Directions:
Reproduce the entries from the line containing "Of the listed items" through the end of the entries, inclusive, keeping the requests as they are. Move every number in the answers up by 34, including coordinates and measurements.
* Begin Supplied material *
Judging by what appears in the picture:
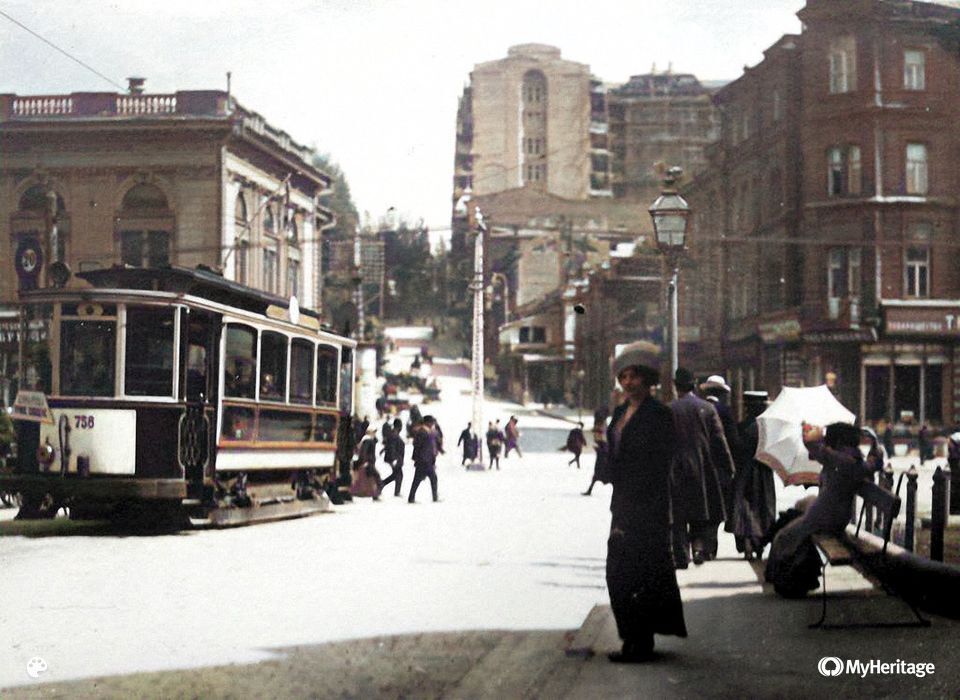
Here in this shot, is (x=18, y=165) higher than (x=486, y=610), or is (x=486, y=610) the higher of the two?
(x=18, y=165)

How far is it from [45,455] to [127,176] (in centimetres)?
411

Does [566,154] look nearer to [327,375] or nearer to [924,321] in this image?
[924,321]

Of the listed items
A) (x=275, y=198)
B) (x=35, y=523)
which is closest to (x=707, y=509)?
(x=275, y=198)

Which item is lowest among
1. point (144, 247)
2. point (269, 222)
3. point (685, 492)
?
point (685, 492)

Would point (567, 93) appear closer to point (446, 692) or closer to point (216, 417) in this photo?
point (446, 692)

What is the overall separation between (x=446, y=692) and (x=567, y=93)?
4211 mm

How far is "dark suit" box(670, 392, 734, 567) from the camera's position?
10.0 meters

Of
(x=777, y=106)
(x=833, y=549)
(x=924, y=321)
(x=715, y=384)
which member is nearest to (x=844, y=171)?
(x=777, y=106)

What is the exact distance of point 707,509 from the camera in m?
* End Supplied material *
Response below:
Of the listed items
A) (x=275, y=198)
B) (x=35, y=523)
which is closest to (x=707, y=509)?
(x=309, y=232)

Which item is lowest among
1. point (144, 247)
2. point (269, 222)
3. point (685, 492)
?
point (719, 526)

Would point (567, 93) appear closer to point (446, 692) or closer to point (216, 417) in this photo?
point (480, 726)

What is the overall separation between (x=446, y=692) and (x=567, y=93)?
4245 mm

How far is "dark suit" box(670, 392, 734, 567) from the camera's position?
44.0 meters

Of
(x=777, y=106)
(x=833, y=549)
(x=924, y=321)
(x=715, y=384)
which member is nearest to (x=844, y=171)?
(x=811, y=140)

What is the exact distance of point 707,509 from the camera in m?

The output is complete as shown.